A local store worker added that he heard “one shot.”

“I saw people running. I got scared, and I closed my doors.

“Where does a 20 year-old get a gun from?” the man said, shaking his head. “Fulton Street is the craziest street. It’s getting worse, and the shooters are getting younger. They have lost their sense of direction.

“It says something when a mother is with her son who is carrying a gun.

“I saw two police at the corner all week, but yesterday I didn’t see one. They should be at every single corner every day.”

The business owner said the shooter’s mom “was in shock” afterward.

“She was giving [cops] all the information,’’ the woman said. “She admitted to police, ‘I called my son.’ ”

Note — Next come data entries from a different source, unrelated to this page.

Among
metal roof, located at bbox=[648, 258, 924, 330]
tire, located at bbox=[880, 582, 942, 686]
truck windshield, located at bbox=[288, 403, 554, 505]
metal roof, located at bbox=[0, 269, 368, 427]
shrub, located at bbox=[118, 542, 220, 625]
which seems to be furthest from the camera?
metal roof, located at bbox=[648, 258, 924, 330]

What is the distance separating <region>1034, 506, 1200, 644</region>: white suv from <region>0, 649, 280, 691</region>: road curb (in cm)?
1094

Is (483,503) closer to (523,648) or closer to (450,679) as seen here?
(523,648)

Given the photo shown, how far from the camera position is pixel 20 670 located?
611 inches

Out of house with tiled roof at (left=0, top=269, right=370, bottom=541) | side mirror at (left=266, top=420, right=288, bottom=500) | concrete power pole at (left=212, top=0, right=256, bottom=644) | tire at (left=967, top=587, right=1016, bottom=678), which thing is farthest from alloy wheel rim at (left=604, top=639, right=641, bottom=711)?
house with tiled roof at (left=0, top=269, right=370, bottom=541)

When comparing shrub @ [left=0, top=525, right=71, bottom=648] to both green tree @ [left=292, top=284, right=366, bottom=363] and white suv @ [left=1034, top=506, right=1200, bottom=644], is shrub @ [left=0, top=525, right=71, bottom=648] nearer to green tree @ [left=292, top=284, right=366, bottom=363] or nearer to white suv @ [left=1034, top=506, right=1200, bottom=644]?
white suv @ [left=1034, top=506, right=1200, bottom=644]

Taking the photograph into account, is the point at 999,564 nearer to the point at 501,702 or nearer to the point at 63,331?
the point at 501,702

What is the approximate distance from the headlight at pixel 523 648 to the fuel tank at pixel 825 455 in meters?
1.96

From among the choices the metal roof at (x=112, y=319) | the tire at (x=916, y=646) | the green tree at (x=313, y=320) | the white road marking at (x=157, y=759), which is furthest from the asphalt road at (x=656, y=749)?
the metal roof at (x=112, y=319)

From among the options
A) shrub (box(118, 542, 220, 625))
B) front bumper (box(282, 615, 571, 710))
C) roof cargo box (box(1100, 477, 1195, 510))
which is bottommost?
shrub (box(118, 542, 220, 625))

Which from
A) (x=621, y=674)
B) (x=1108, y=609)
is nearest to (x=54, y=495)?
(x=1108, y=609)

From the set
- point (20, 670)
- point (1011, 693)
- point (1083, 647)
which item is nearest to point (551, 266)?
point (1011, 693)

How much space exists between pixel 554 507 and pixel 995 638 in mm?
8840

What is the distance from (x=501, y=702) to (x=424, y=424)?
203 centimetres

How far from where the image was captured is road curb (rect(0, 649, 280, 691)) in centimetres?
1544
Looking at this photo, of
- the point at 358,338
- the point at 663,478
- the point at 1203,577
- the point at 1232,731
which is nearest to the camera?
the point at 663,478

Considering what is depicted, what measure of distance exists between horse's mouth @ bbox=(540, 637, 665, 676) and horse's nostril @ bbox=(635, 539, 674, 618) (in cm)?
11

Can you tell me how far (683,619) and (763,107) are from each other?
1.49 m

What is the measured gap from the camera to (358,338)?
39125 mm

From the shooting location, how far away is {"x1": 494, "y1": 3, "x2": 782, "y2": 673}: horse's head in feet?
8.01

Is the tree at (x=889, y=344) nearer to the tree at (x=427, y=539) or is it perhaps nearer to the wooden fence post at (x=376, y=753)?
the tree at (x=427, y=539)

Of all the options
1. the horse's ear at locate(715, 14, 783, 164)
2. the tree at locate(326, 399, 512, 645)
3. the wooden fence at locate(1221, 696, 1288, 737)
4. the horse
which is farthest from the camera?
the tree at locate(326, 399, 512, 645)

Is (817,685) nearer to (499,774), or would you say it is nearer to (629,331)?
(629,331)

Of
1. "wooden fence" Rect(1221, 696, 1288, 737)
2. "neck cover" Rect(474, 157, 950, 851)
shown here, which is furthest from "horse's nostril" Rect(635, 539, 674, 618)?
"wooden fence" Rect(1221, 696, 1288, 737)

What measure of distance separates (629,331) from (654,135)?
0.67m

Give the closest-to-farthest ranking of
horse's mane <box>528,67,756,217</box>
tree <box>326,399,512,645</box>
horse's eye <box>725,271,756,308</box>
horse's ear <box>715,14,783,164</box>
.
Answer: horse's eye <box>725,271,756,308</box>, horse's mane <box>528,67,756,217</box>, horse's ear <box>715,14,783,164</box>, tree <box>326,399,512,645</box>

A witness who said she has lived in the neighborhood for 30 years said of the area,  “It’s OK, but there are a few people that give problems, just a nuisance.

“I see a couple of them get arrested, but I see them out back on the streets,’’ she said.

“I don’t know what police are going to do. [The troublemakers] are hostile against police. I feel for the police, especially when they are walking by and [they] say things to them.”

McDonald’s did not immediately return a request for comment from The Post.